History Center & Museum - 25th Anniversary
By Jonnie Miller - NCHC Chair
The Newton County Historical Survey Committee became an active organization in 1963 with Pauline Hines appointed chairman by County Judge Theron Gandy. The committee met in January, 1968 and voted to begin a project of collecting items of historic value for a county museum to be housed in a second floor room of the county courthouse. Judge Adams gave permission for the use of the courthouse. The first event sponsored by the committee was the dedication of a marker for Thomas C. Holmes, a Revolutionary War soldier who lived in the Newton County area.
The site of the center is on land bequeathed to the county by Anne Howard along with money to build the Civic Center which houses the center, the library, the auditorium and the health center. She was specific about it being used as a place for the history of the county. It has been dedicated in memory of Anne and her sister, Iris.

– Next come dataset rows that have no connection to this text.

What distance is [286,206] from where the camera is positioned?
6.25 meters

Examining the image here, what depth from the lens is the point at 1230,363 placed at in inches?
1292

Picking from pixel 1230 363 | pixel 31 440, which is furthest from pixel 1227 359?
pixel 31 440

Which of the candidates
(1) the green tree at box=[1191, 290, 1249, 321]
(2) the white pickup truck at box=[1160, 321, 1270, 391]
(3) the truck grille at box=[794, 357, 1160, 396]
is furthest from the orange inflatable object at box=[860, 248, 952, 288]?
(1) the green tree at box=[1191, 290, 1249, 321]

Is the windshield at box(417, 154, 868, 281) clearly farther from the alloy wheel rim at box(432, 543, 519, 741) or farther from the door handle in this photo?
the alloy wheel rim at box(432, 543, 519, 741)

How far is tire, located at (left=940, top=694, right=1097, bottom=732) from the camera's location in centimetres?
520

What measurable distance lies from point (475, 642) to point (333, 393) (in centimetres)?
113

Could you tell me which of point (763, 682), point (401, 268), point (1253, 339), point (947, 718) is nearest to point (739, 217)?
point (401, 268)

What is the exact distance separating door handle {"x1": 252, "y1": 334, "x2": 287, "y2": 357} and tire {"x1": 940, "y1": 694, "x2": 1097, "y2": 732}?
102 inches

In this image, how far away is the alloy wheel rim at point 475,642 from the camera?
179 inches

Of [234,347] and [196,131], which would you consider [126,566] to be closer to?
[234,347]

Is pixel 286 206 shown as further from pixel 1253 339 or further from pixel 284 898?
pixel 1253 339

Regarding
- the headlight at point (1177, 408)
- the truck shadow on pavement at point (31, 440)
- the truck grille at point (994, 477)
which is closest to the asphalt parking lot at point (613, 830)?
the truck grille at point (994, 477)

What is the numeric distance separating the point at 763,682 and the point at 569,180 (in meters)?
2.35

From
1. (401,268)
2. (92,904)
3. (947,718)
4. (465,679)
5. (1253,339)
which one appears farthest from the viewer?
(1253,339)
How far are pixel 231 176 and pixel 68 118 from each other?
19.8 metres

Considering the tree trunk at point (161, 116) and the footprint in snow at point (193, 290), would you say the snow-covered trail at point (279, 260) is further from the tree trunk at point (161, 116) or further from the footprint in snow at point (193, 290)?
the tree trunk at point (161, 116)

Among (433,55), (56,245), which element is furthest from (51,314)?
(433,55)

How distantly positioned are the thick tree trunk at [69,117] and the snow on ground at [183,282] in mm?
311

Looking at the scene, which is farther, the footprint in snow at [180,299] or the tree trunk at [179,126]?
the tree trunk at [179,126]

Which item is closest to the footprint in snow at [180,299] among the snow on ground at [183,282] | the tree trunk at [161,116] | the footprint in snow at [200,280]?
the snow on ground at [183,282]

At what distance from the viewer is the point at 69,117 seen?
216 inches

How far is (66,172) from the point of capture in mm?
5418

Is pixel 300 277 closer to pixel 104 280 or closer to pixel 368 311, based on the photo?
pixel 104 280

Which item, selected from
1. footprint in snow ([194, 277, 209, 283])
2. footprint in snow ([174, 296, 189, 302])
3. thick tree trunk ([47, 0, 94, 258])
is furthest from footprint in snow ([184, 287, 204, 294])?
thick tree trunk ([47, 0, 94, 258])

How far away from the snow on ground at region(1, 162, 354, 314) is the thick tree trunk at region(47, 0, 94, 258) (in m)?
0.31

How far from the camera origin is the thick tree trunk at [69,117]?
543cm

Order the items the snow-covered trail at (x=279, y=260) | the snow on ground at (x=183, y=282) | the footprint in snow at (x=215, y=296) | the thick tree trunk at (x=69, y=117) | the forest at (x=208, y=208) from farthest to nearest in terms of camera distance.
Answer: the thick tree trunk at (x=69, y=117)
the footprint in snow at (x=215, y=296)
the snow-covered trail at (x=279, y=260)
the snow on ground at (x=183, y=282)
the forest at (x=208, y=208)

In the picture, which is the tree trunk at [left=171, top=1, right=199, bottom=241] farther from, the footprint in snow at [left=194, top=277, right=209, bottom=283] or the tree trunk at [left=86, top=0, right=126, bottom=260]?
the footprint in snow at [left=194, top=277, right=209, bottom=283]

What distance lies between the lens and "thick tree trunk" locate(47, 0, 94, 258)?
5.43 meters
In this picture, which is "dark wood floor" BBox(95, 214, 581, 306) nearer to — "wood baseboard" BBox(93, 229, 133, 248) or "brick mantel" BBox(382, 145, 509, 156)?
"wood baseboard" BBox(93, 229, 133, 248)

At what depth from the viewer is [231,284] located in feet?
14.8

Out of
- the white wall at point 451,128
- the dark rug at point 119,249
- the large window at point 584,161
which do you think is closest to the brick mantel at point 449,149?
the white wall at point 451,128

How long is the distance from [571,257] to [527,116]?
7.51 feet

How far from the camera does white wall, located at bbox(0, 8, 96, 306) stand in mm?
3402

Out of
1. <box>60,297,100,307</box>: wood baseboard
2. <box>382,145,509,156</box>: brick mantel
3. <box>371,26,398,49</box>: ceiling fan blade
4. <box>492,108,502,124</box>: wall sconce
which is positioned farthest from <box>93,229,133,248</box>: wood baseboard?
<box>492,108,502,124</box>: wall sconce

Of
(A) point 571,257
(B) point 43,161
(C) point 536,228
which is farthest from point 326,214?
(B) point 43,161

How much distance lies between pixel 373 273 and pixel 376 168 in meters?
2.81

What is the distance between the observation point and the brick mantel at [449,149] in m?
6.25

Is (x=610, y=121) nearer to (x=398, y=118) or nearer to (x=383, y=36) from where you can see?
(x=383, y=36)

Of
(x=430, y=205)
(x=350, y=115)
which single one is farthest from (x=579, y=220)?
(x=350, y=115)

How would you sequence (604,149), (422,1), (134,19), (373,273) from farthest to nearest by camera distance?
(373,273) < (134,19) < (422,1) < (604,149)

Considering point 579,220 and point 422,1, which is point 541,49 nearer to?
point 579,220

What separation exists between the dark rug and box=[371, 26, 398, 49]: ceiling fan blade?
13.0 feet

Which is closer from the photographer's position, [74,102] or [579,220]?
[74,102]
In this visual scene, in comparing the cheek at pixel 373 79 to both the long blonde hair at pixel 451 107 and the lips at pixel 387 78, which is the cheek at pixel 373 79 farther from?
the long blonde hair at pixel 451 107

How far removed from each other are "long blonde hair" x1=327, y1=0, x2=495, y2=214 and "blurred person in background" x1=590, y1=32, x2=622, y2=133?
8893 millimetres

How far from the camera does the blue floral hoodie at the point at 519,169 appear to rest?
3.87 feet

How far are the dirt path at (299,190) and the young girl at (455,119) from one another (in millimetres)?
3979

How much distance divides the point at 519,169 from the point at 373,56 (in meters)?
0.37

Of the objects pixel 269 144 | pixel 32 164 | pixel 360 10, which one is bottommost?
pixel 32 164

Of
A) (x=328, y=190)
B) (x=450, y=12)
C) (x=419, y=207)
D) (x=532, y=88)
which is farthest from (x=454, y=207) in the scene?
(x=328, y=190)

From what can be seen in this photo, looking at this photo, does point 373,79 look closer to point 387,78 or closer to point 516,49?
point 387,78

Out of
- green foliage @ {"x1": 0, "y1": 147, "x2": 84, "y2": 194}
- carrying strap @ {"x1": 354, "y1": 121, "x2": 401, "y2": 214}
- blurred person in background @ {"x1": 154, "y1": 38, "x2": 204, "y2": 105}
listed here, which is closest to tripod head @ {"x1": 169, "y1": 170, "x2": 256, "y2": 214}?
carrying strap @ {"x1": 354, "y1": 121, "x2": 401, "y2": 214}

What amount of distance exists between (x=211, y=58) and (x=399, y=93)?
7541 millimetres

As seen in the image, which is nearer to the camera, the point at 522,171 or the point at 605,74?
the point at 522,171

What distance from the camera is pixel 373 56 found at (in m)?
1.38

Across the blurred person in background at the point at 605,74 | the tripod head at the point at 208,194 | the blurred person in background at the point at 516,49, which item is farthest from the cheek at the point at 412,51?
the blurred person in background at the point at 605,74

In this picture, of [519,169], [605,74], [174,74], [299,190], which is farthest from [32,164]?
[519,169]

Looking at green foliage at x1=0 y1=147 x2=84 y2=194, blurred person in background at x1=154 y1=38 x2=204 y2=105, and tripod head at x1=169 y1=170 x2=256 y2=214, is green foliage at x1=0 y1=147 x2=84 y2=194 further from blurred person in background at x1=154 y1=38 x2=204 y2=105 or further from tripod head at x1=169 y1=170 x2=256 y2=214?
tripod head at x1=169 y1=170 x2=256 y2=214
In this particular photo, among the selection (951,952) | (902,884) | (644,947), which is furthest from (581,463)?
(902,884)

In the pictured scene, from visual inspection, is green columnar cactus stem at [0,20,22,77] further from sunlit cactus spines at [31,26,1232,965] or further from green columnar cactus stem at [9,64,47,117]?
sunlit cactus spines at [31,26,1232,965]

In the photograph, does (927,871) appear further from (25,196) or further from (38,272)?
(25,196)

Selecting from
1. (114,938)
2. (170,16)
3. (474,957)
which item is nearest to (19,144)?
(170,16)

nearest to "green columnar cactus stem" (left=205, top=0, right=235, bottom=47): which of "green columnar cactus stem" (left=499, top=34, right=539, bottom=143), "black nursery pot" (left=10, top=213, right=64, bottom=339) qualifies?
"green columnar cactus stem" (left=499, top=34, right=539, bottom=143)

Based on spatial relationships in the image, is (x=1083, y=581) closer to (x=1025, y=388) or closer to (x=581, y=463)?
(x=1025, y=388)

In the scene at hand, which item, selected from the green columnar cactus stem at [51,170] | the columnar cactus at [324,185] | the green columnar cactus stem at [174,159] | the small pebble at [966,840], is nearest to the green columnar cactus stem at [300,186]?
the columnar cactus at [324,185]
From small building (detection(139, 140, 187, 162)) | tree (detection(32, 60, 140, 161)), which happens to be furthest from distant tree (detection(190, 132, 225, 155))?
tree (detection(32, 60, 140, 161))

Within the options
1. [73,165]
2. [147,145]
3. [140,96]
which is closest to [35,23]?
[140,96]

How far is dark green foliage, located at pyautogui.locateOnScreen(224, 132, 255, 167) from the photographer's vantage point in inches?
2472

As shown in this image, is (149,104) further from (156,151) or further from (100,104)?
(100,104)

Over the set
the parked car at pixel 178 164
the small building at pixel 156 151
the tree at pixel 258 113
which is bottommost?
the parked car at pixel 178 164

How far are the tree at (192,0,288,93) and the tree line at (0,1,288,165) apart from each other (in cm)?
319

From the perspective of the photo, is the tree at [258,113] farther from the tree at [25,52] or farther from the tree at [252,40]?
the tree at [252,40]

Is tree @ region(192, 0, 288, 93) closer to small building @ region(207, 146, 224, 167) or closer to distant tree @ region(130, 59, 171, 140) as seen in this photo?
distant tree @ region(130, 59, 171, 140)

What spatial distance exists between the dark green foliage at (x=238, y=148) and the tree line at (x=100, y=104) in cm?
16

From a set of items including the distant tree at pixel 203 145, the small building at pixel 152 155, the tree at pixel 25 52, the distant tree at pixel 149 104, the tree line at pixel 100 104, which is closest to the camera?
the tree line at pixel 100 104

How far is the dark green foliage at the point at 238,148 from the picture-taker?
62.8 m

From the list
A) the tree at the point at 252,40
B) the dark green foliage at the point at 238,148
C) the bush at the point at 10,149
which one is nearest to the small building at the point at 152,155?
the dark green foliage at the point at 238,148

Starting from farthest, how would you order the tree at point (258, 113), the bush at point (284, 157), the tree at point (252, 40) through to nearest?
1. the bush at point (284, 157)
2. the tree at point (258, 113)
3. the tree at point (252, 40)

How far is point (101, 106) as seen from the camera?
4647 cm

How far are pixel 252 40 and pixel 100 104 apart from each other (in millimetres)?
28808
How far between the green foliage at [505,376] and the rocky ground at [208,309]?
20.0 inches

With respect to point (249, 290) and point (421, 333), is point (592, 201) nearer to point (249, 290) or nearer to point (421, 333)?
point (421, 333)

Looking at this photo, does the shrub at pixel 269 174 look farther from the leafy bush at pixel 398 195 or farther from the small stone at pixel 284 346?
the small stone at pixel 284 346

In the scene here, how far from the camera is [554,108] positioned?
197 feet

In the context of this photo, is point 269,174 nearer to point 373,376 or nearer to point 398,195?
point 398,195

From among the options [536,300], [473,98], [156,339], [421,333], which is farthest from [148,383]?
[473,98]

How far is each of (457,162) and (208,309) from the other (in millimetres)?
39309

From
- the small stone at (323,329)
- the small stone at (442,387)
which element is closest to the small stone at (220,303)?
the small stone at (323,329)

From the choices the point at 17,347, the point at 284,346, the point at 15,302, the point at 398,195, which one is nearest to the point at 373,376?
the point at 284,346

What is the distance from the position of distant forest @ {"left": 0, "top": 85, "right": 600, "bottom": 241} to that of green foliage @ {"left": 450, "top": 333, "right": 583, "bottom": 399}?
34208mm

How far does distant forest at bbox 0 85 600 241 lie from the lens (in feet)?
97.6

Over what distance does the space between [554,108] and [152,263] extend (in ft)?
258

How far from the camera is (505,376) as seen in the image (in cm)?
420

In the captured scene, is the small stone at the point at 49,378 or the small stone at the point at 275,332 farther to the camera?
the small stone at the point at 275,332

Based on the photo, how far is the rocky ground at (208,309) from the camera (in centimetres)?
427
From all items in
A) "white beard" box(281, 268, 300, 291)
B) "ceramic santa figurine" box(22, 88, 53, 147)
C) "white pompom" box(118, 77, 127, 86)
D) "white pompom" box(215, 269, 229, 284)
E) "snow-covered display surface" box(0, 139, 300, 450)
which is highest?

In 1972 the Commission won its first Distinguished Service Award from the state and has received an award every year since then. In 1982 it became a Texas Heritage Resource Center, a charter participant for source material for teaching Texas History.
The Howard Civic Center was completed in 1987 and a section of three large rooms was designated for history archives. The large room on the southeast corner of the center became the home of the Newton County History Center and Museum. The Newton County Historical Commission had collected many articles over the time they had been allowed to display in the courthouse. Daily operations were begun on August 8, 1988 with a voluntary staff who kept the center open six days a week from 10 A.M. until 4 P.M. Bonnie Jones Smith was elected by the Commission to be the Director of the Center and of the volunteer services. Bonnie was director three times for a total of eleven years.
Through the years the center has grown to encompass the county tax records, county plat maps and displays of family histories, war histories, Indian artifacts and much more. The history center is used extensively for genealogy research by members of the community and by researchers from out of town who are looking for their relatives. The students at the local schools use the center for research and the teachers bring their students for tours of the museum.
Volunteers have busily assembled histories and local stories and produced publications such as Whispers of Newton County, the Thomas McFarland Journal, Newton County Nuggets, Crosscuts, and the new Courthouse Pictorial History as well as many brochures, reports, sketches, postcards, historic calendars and historical places histories. Displays in the museum section include the dinosaur footprint and the ancient whale bone found on Yellow Bayou. There are 50 volunteers from Deweyville to Burkeville, all working on projects of interest to them and to the history center. On August 8 we will be celebrating 25 years in our present location.